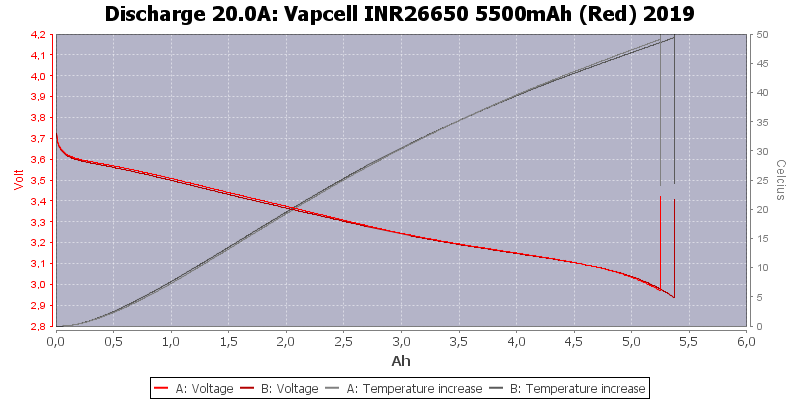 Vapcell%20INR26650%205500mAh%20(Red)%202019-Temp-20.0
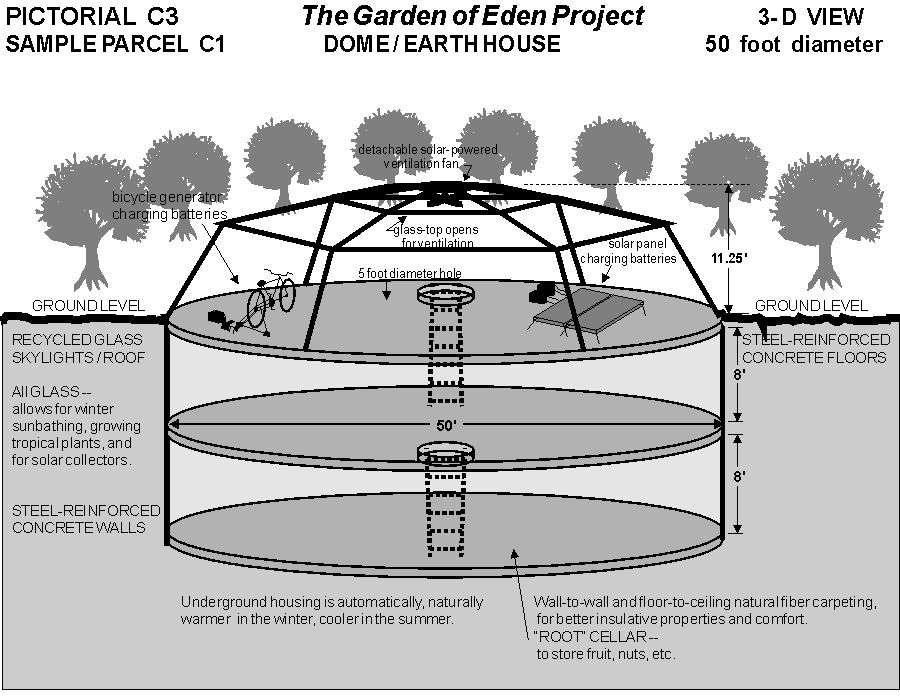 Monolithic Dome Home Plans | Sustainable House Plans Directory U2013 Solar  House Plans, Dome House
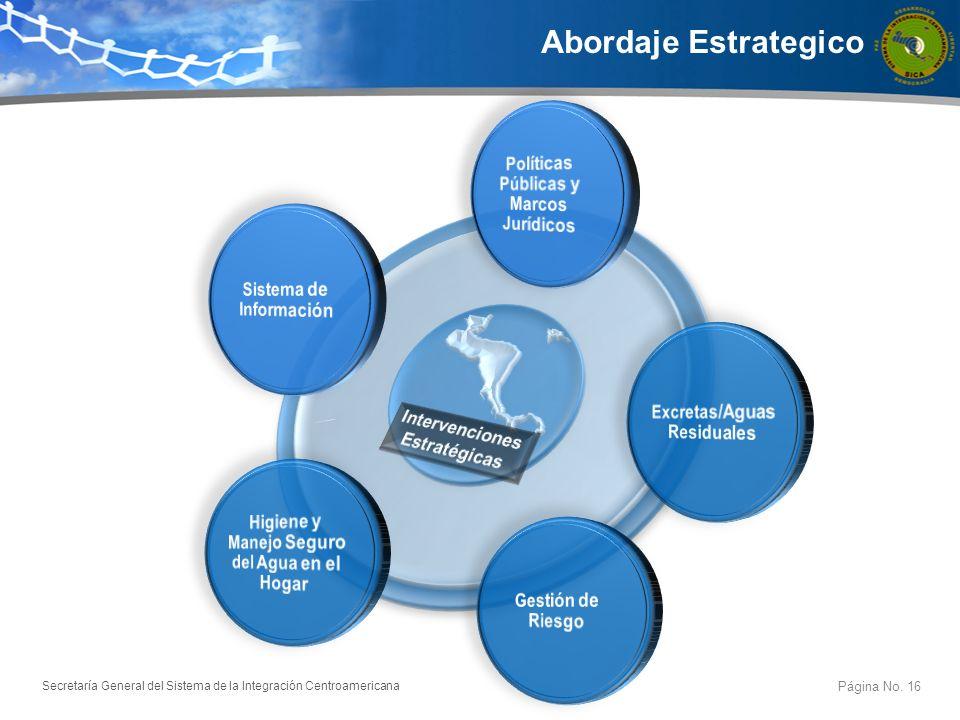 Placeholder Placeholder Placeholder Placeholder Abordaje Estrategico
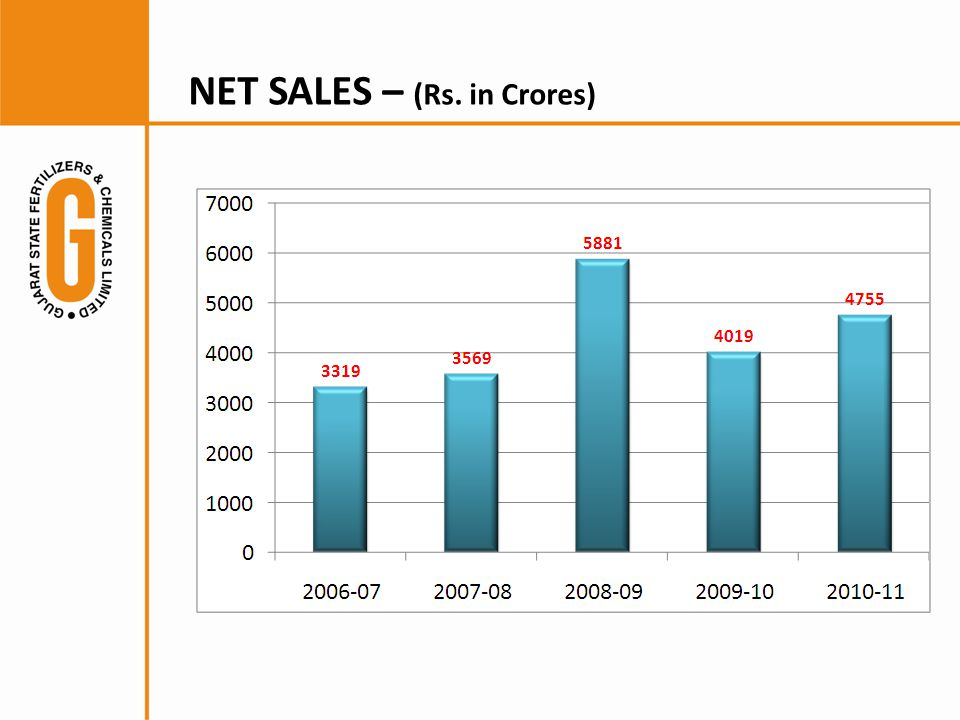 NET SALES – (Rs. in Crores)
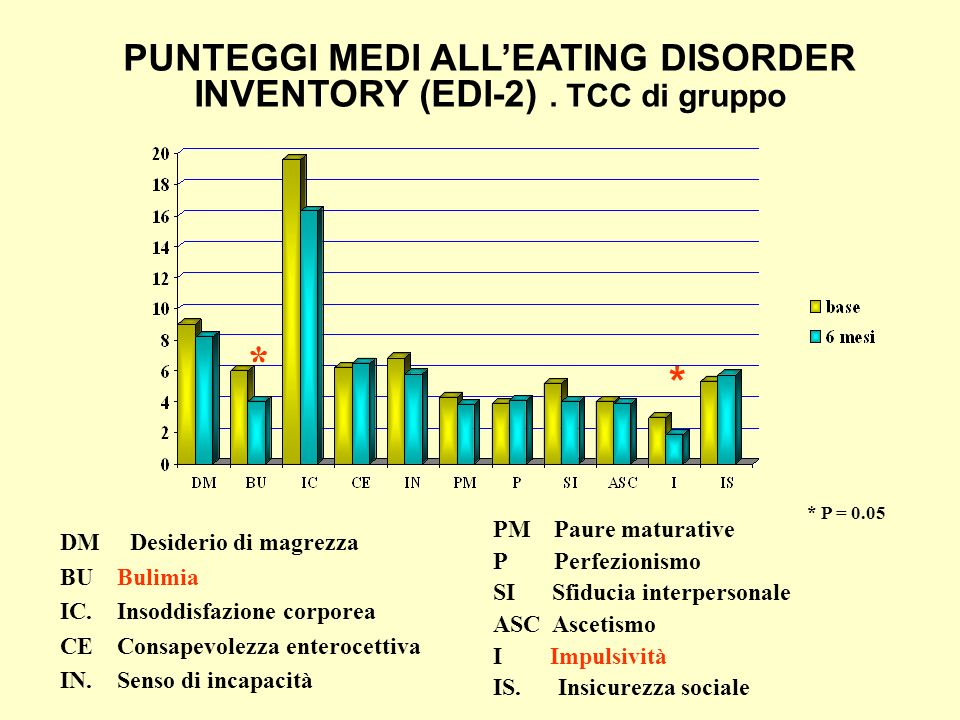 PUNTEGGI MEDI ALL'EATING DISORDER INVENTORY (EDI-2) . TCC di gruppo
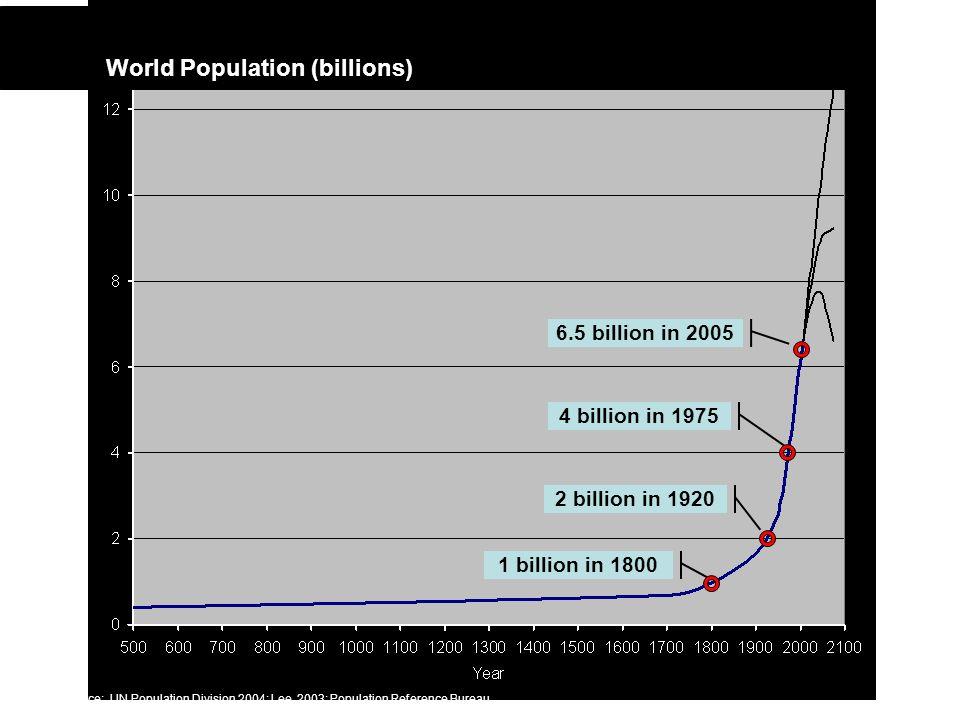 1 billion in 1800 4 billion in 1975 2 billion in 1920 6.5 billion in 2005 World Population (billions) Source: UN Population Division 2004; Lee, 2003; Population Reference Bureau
══════════════════════════════
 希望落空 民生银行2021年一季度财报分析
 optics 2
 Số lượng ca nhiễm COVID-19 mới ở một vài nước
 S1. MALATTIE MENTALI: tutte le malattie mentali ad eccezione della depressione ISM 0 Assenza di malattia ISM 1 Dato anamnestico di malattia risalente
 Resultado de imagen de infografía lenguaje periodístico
══════════════════════════════
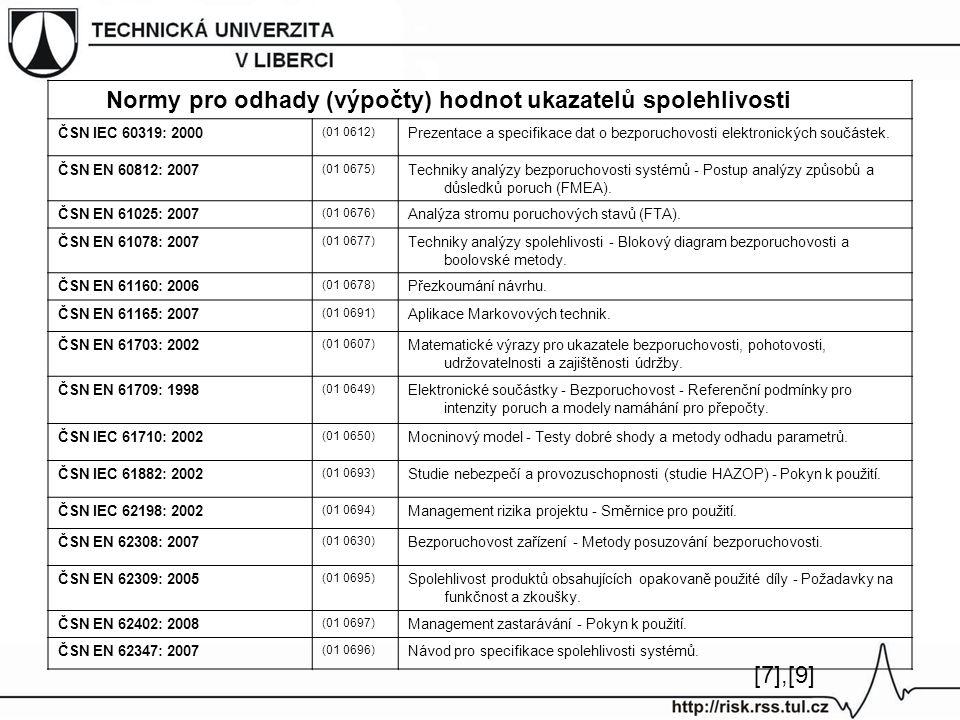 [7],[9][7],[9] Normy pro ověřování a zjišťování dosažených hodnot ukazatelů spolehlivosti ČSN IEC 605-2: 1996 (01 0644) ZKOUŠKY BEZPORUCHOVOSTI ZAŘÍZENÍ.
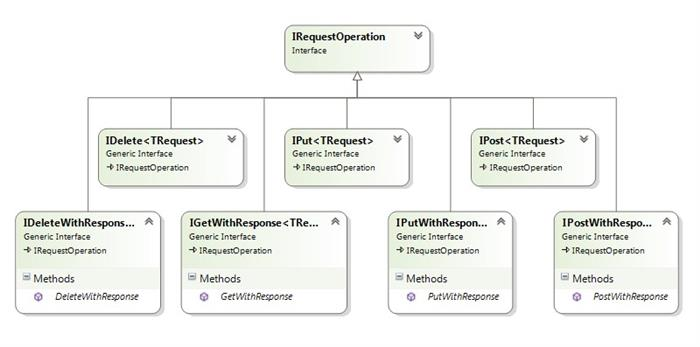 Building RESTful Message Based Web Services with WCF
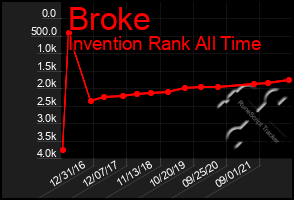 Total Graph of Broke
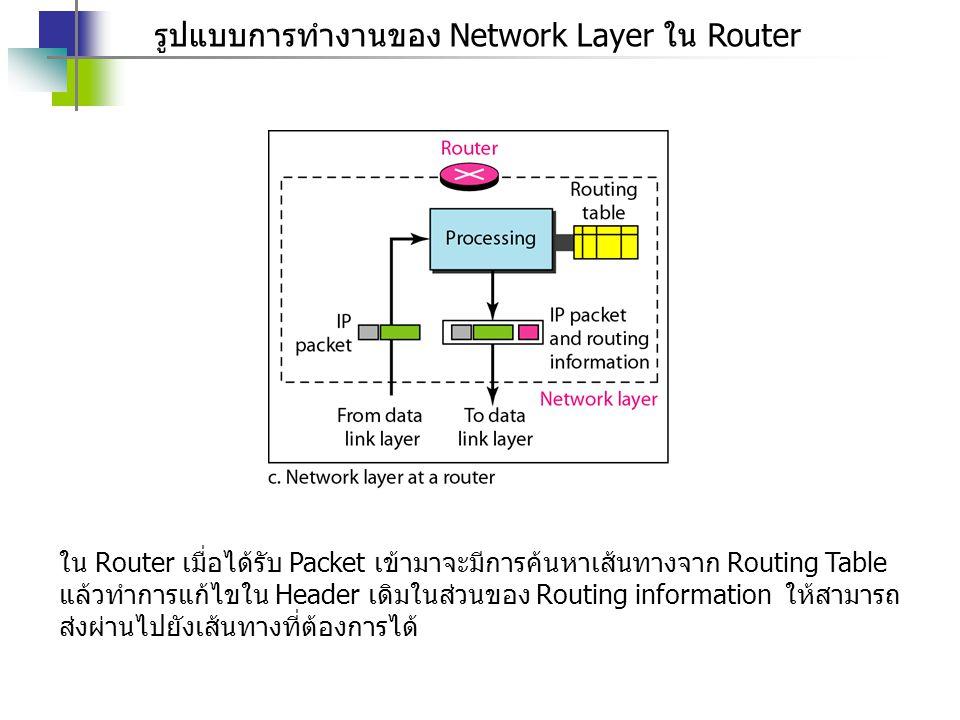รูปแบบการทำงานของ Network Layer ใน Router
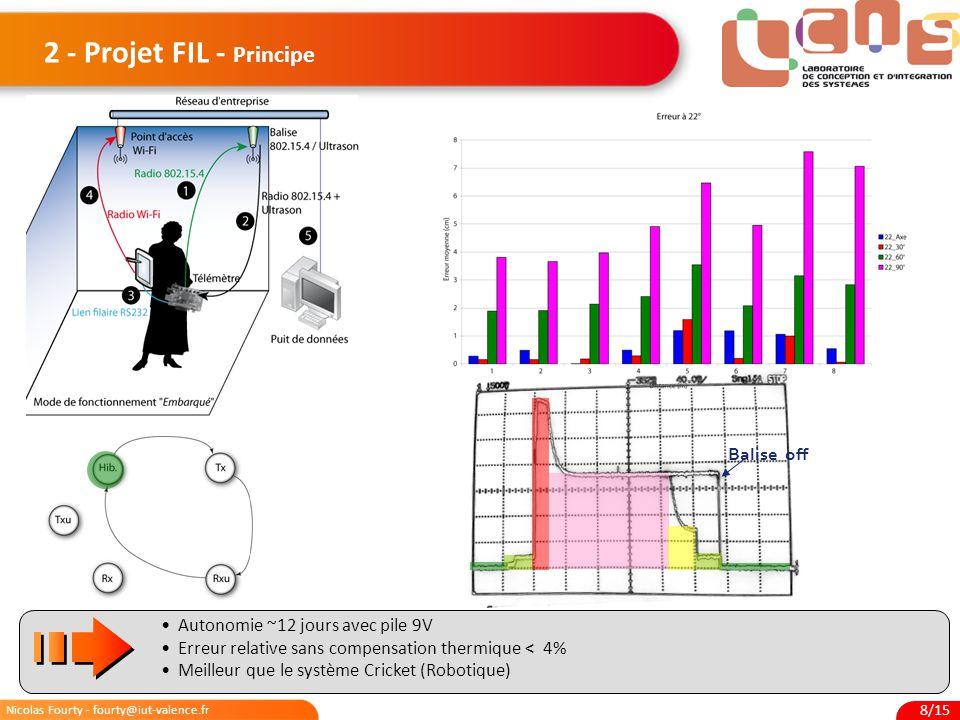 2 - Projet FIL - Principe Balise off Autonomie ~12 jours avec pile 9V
══════════════════════════════
__About this task__:
Repeat the lines above exactly, beginning with the one containing "รูปแบบการทำงานของ Network Layer ใน Router" and finishing with the one containing "2 - Projet FIL". No pictures belong in the copy.

__Your response__:
รูปแบบการทำงานของ Network Layer ใน Router
 2 - Projet FIL - Principe Balise off Autonomie ~12 jours avec pile 9V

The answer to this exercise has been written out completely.